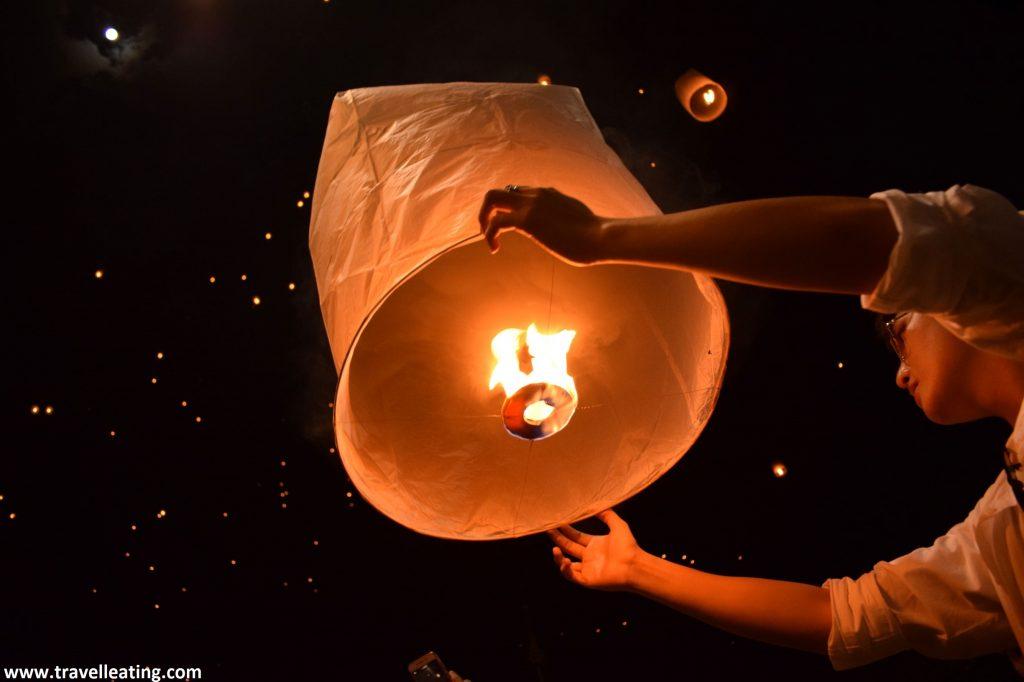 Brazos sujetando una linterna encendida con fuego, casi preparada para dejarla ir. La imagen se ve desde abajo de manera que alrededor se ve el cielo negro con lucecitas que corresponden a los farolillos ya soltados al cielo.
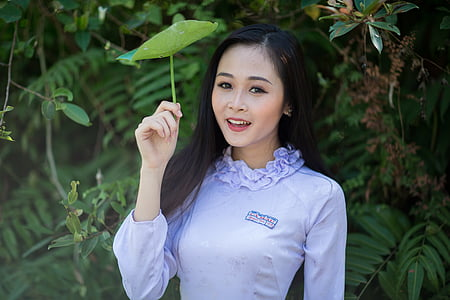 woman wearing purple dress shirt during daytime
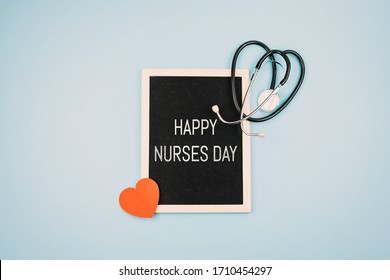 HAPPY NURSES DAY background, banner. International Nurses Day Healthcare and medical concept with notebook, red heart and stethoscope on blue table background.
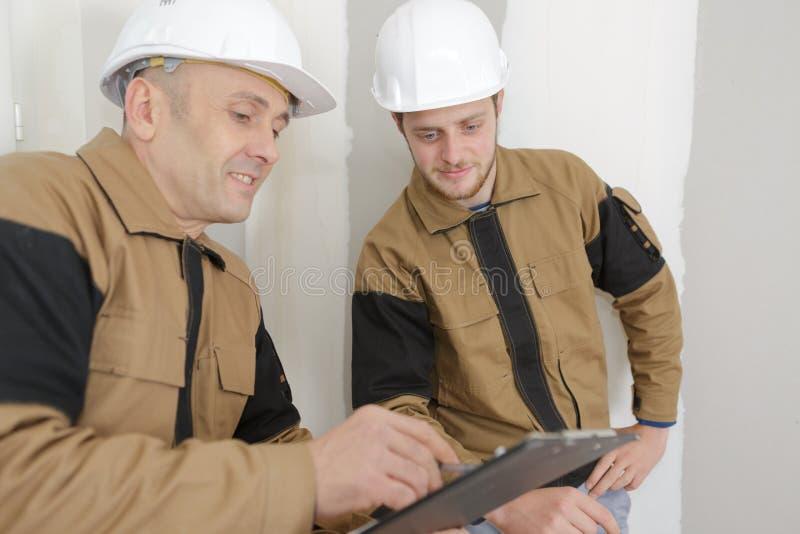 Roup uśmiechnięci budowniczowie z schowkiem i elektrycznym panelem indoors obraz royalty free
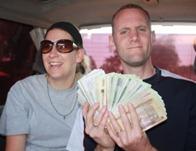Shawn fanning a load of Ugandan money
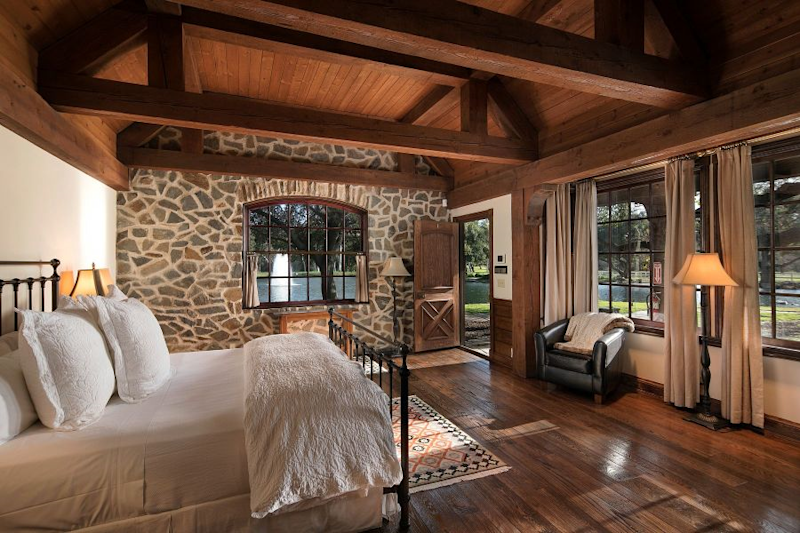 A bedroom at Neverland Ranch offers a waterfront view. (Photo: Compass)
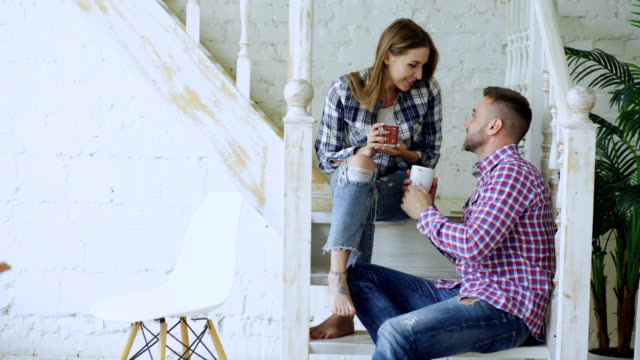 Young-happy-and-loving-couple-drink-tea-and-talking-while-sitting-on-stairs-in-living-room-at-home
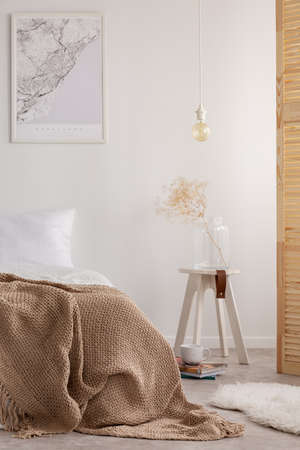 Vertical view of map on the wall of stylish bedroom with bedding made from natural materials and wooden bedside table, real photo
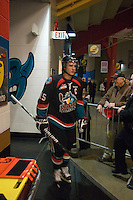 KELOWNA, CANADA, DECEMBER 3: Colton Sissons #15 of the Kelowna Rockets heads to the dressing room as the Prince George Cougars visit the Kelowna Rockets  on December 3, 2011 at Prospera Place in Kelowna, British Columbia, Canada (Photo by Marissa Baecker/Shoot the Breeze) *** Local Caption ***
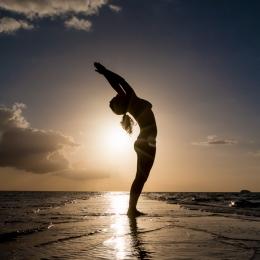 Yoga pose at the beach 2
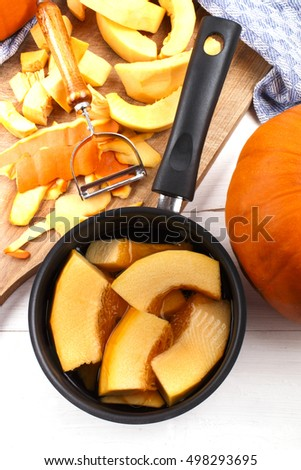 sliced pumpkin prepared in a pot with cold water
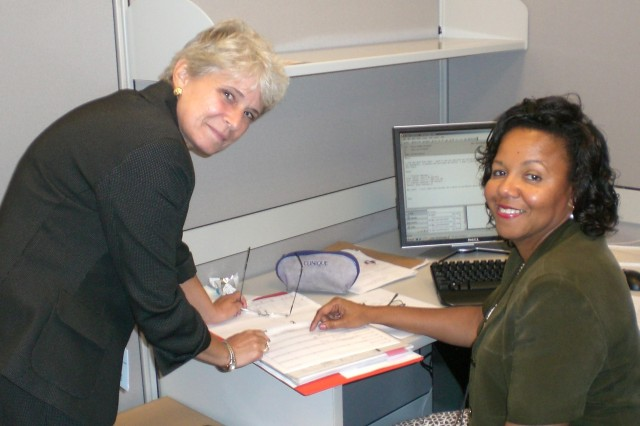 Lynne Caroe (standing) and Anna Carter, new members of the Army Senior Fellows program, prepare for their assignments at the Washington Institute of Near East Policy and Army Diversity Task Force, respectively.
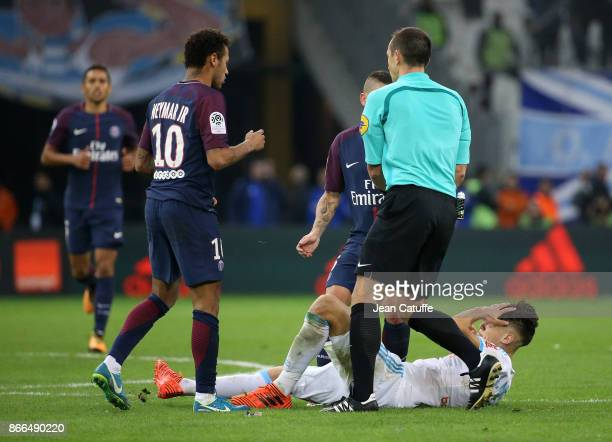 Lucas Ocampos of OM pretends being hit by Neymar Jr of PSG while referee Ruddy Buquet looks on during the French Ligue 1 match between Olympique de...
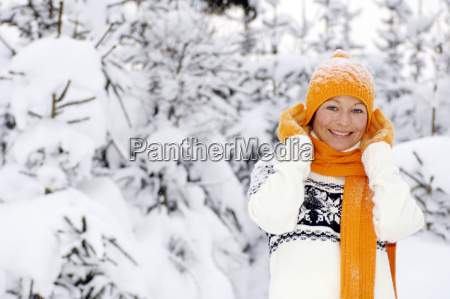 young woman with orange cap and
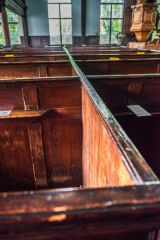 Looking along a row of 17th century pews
__________
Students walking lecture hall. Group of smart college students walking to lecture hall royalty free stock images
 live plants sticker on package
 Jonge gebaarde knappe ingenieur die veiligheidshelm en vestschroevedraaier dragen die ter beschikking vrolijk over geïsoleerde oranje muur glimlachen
__________
Exercise: Only one stretch of the data is wanted: write out exactly the lines from the one holding "Roup uśmiechnięci budowniczowie" through the one holding "Looking along a row of 17th century pews", both included, without the pictures.

Your solution:
 Roup uśmiechnięci budowniczowie z schowkiem i elektrycznym panelem indoors obraz royalty free
Shawn fanning a load of Ugandan money
 A bedroom at Neverland Ranch offers a waterfront view. (Photo: Compass)
 Young-happy-and-loving-couple-drink-tea-and-talking-while-sitting-on-stairs-in-living-room-at-home
 Vertical view of map on the wall of stylish bedroom with bedding made from natural materials and wooden bedside table, real photo
 KELOWNA, CANADA, DECEMBER 3: Colton Sissons #15 of the Kelowna Rockets heads to the dressing room as the Prince George Cougars visit the Kelowna Rockets  on December 3, 2011 at Prospera Place in Kelowna, British Columbia, Canada (Photo by Marissa Baecker/Shoot the Breeze) *** Local Caption ***
 Yoga pose at the beach 2
 sliced pumpkin prepared in a pot with cold water
 Lynne Caroe (standing) and Anna Carter, new members of the Army Senior Fellows program, prepare for their assignments at the Washington Institute of Near East Policy and Army Diversity Task Force, respectively.
 Lucas Ocampos of OM pretends being hit by Neymar Jr of PSG while referee Ruddy Buquet looks on during the French Ligue 1 match between Olympique de...
 young woman with orange cap and
 Looking along a row of 17th century pews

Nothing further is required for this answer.